What evidence is required to trust that Jesus is that very revelation?  This is not an issue of ‘time’, evidence is evidence regardless of its age.   Like a juror in a trial, you must make a decision.  It will not be an unreasoned decision, however the decision will be made on faith.  It is a reasonable faith.  Such as casting a guilty or not-guilty verdict, after all a juror in a trial will not have been present at the events in question!  Even Jesus’ followers during His ministry were faced with a similar predicament (John 20:29).  Consequently, after His resurrection and ascension, His followers were also faced with similar issues, such as when Paul was preaching in Rome (Acts 28:24-28).

This leads to a natural question: what evidence is so profound that leads a person to trust that Jesus Christ is who He says He is and to put your life into His hands?  The answer?  The resurrection of Jesus Christ.  In fact, the entire faith rests on that very fact.  If Jesus Christ did not raise from the dead our faith is futile, we are still unreconciled to God, and dead to our sins (1 Cor 15:12-58).  It seems that this precarious thread must be, in fact, quite strong.  In the following post afford me the opportunity to explore this even further.

Existing Unknowable

Mathematics.  A large bag of tools used to discover many of the greatest kept secrets our world has to offer.  Some secrets can be mined using our applicable tools, while others are unknowable even when exposed to an exhaustive collection of tools. Yes, there are unknowable ‘things’, if that is even the right word for them, yet we can prove their existence.  What?!  In other words, there are concrete limitations to science as a whole.

Consider Chaitin’s constant as a simple example. This is a number that is known to exist but can be shown that not a single bit of it can be computed.  Sounds like trying to pin down an eggshell in water!  However, if this number was known or be found it then could be used to prove a slew of theorems most notably the Riemann hypothesis, arguably the most famous unsolved problems of all mathematics!

How could this be?  What is so special about this number?  Let us consider the following.  Suppose you have an oracle, call the Oracle Bec.  The oracle tells you if something is true or not.  You ask Bec, “Hey is the Riemann hypothesis true or not?” She nods her head yes.  Proven. You also now inherit the million dollar award for solving this problem.  Thank you Mrs. Oracle!

This is because Chaitin’s constant is connected to a certain type of computer program.  This program can review any other program and see if that program will stop or not.  For instance suppose we have the following program:

count=1; flag=0; while(flag==0), count=count+1; end;

This is a bad program.  It continues to add one to count indefinitely, never-ending.  You take your algorithm and ask Mrs. Oracle if the program will stop.  She states you have a probability of zero, that is, it will not stop.

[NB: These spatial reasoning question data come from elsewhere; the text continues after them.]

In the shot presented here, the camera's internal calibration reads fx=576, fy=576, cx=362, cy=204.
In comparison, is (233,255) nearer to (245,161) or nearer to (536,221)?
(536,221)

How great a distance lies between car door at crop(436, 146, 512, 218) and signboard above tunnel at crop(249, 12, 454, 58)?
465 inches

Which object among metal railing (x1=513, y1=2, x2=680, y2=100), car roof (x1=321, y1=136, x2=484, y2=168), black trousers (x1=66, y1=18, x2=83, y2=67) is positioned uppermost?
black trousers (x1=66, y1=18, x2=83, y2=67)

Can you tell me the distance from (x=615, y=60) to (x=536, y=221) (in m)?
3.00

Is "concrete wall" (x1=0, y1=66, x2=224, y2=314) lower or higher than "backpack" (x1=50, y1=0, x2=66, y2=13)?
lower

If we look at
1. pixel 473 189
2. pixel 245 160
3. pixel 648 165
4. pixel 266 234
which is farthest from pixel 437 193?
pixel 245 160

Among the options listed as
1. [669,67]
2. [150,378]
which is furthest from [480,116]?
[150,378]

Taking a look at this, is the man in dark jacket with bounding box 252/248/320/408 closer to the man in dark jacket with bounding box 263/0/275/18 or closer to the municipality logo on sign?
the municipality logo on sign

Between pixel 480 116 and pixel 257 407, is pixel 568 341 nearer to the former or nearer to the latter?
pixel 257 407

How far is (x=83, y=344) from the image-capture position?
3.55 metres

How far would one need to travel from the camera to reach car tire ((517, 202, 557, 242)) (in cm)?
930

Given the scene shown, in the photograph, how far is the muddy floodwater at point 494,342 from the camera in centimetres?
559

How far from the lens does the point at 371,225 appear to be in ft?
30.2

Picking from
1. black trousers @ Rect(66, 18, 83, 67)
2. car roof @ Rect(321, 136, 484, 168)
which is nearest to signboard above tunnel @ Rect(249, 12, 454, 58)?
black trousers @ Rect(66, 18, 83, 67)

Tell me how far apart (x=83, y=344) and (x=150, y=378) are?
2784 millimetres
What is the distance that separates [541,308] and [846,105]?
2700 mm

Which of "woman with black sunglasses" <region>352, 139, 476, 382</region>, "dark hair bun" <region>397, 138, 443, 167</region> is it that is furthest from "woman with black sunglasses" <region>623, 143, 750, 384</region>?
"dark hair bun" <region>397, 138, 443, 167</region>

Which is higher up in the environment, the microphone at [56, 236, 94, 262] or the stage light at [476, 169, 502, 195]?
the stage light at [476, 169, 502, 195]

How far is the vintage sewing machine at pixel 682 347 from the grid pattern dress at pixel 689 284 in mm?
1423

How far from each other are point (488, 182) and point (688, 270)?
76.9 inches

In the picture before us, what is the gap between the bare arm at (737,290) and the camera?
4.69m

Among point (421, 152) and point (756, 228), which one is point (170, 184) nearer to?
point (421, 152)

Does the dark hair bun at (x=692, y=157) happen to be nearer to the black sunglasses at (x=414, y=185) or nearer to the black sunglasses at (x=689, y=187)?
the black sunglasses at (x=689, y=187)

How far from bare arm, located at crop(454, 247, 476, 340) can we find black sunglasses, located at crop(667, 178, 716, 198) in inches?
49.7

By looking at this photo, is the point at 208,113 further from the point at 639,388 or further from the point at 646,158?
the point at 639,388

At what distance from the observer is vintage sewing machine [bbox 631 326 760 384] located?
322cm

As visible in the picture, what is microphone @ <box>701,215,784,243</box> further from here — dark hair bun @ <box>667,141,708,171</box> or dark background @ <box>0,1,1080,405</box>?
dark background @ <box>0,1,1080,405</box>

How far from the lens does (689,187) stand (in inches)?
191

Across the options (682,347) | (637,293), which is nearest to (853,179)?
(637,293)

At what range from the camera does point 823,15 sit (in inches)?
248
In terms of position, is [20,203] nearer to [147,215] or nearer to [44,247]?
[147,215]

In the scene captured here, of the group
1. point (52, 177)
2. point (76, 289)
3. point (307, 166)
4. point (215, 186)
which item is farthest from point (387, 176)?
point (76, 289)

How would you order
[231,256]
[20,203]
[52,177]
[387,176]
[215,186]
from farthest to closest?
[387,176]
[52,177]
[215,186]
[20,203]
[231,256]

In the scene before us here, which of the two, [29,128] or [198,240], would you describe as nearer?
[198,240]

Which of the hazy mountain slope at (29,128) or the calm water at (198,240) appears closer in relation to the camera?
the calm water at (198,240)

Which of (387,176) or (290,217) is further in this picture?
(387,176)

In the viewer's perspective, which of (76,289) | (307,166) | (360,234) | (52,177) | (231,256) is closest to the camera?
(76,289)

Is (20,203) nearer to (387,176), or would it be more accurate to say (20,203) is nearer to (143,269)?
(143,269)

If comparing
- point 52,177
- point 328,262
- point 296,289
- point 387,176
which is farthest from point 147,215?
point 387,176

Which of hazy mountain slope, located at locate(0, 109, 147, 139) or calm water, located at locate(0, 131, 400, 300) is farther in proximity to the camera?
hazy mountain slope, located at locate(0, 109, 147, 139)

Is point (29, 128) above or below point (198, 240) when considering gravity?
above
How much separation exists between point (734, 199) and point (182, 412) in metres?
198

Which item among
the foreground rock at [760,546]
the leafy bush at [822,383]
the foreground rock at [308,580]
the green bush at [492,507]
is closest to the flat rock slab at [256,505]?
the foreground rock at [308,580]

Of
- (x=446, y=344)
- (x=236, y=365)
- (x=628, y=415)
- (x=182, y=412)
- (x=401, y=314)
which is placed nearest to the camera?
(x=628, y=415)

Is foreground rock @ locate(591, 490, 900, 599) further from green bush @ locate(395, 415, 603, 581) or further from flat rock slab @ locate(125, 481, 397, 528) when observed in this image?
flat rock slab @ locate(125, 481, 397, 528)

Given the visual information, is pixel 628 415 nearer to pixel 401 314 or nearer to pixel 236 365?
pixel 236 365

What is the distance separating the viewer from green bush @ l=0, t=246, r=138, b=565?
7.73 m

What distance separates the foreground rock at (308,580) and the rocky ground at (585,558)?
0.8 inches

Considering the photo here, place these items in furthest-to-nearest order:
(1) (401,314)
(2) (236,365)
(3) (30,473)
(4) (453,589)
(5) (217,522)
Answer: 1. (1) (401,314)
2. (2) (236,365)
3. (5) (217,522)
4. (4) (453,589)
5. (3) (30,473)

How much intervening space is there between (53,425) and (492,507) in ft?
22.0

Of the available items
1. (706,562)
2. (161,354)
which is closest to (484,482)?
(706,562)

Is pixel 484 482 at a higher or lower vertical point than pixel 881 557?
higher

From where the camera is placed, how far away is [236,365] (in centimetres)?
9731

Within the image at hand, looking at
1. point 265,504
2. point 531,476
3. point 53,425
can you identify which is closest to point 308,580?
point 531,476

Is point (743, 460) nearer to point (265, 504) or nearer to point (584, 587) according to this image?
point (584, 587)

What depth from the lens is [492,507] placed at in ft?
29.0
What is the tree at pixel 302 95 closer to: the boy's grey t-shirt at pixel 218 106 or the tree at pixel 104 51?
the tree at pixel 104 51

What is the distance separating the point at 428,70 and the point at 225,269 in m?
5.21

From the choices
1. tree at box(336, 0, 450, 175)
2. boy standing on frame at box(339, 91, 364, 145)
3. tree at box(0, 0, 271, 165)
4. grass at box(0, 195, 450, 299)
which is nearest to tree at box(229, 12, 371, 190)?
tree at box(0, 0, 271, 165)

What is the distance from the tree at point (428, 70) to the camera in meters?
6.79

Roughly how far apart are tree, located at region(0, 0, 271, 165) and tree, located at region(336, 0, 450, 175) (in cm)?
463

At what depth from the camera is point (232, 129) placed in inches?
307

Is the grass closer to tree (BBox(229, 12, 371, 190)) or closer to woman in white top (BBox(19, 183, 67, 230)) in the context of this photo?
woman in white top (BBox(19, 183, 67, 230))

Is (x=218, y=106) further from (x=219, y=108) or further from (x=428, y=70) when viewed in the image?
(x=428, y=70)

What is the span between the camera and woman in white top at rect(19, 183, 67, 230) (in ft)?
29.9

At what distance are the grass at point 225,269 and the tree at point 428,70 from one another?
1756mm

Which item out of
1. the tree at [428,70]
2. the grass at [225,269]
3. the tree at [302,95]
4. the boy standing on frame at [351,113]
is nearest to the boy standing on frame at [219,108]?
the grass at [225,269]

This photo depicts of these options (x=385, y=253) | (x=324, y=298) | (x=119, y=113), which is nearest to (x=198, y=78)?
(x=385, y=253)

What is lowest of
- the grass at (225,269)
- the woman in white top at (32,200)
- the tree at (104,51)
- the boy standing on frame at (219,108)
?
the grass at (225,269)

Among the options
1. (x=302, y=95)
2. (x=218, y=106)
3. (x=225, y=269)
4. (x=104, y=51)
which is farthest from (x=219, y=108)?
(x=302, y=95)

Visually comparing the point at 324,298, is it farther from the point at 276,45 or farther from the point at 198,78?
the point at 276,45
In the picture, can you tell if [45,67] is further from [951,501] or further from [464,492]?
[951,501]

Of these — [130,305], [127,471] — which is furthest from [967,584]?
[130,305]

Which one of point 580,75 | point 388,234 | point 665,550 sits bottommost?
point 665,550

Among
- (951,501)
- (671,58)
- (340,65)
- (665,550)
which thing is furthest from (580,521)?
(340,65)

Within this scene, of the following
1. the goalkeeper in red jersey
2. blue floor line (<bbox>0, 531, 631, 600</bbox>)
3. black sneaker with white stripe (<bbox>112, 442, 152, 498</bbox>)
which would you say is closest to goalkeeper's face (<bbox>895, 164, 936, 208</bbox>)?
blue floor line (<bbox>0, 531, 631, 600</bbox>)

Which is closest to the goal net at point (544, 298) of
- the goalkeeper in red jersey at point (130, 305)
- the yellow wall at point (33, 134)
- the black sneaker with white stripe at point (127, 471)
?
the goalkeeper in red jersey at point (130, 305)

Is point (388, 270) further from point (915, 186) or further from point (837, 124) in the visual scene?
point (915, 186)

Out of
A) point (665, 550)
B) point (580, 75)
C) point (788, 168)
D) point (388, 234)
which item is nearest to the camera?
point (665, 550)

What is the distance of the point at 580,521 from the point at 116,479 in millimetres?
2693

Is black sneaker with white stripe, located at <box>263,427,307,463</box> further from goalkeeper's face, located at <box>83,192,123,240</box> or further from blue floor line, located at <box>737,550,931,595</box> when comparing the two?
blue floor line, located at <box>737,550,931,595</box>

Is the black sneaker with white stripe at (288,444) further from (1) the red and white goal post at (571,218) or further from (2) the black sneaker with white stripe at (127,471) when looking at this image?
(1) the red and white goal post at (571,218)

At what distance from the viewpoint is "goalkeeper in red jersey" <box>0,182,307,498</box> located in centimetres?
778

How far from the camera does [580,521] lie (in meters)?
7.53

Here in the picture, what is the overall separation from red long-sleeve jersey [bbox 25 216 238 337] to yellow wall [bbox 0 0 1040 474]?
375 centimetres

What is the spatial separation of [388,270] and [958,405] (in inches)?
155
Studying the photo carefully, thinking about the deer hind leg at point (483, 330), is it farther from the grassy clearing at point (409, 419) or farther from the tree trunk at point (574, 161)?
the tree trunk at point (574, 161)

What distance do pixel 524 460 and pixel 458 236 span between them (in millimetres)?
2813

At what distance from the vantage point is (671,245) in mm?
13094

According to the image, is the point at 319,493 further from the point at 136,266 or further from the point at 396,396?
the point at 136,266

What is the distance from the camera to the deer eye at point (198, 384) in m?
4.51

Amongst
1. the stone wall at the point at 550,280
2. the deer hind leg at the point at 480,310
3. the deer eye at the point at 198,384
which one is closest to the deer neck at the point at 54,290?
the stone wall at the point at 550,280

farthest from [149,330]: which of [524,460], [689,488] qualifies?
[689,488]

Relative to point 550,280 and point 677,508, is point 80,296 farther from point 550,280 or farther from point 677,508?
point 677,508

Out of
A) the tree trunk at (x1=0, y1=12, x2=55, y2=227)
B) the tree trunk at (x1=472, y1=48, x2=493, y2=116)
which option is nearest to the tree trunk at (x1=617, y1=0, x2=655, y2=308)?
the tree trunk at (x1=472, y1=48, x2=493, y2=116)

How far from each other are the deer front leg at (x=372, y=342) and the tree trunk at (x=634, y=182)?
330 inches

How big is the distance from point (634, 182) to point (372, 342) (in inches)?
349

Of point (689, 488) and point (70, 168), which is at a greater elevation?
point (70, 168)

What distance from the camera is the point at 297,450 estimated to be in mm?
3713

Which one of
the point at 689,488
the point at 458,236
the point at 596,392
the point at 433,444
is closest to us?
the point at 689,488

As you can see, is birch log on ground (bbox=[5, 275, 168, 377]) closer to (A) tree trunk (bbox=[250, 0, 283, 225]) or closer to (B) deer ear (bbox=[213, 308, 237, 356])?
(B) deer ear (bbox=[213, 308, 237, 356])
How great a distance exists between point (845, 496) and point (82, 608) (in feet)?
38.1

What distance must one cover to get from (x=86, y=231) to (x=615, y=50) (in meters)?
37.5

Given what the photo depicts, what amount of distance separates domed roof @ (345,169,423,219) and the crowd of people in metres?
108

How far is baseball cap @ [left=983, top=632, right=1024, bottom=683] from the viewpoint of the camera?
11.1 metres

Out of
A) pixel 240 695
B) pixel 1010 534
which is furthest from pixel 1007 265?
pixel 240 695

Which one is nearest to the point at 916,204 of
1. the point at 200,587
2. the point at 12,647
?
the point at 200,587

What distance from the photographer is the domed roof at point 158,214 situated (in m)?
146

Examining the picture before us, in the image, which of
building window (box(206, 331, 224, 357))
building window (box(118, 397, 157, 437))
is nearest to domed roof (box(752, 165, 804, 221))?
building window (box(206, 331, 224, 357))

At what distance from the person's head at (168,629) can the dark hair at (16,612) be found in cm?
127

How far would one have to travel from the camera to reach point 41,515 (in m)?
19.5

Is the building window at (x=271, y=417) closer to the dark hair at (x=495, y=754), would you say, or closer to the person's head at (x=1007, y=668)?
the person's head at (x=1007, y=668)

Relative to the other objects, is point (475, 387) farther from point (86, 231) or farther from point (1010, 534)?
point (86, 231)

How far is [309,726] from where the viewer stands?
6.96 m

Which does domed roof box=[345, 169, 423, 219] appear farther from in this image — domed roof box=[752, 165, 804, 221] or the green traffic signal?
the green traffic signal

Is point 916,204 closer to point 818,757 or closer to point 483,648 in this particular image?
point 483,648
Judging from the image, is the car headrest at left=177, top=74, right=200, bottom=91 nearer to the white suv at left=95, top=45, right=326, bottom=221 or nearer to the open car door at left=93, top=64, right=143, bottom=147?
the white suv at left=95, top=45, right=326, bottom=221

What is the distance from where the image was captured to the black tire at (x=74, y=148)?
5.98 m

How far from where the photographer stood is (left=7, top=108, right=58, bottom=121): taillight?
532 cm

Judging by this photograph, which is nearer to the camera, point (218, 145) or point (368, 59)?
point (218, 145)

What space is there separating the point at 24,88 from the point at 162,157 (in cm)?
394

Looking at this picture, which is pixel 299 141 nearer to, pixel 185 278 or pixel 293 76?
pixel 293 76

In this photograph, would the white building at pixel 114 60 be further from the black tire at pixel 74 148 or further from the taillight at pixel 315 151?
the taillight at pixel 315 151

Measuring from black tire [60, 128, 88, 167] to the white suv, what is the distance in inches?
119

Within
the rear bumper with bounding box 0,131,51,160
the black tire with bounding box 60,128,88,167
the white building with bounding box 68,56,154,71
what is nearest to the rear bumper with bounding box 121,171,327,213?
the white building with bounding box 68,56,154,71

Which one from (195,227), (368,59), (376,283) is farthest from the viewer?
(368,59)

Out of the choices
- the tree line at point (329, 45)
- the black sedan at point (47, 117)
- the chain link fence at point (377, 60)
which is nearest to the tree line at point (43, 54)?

Now assume you have a program that tests a certain hypothesis of a theorem.  You could then ask the Oracle if it will stop.  Hence the theorem is proven or disproven.  Gee, you could disprove a theorem without even constructing the counter-example, as you’ll know that one exists!

The future of science is quite mysterious, the hope of having a continuum of scientific knowledge oozing between different fields is a mere fantasy.  At best our complete knowledge will still have holes for which are unknowable.  They exist.  And no amount of passing, fleeting time will ever encapsulate that.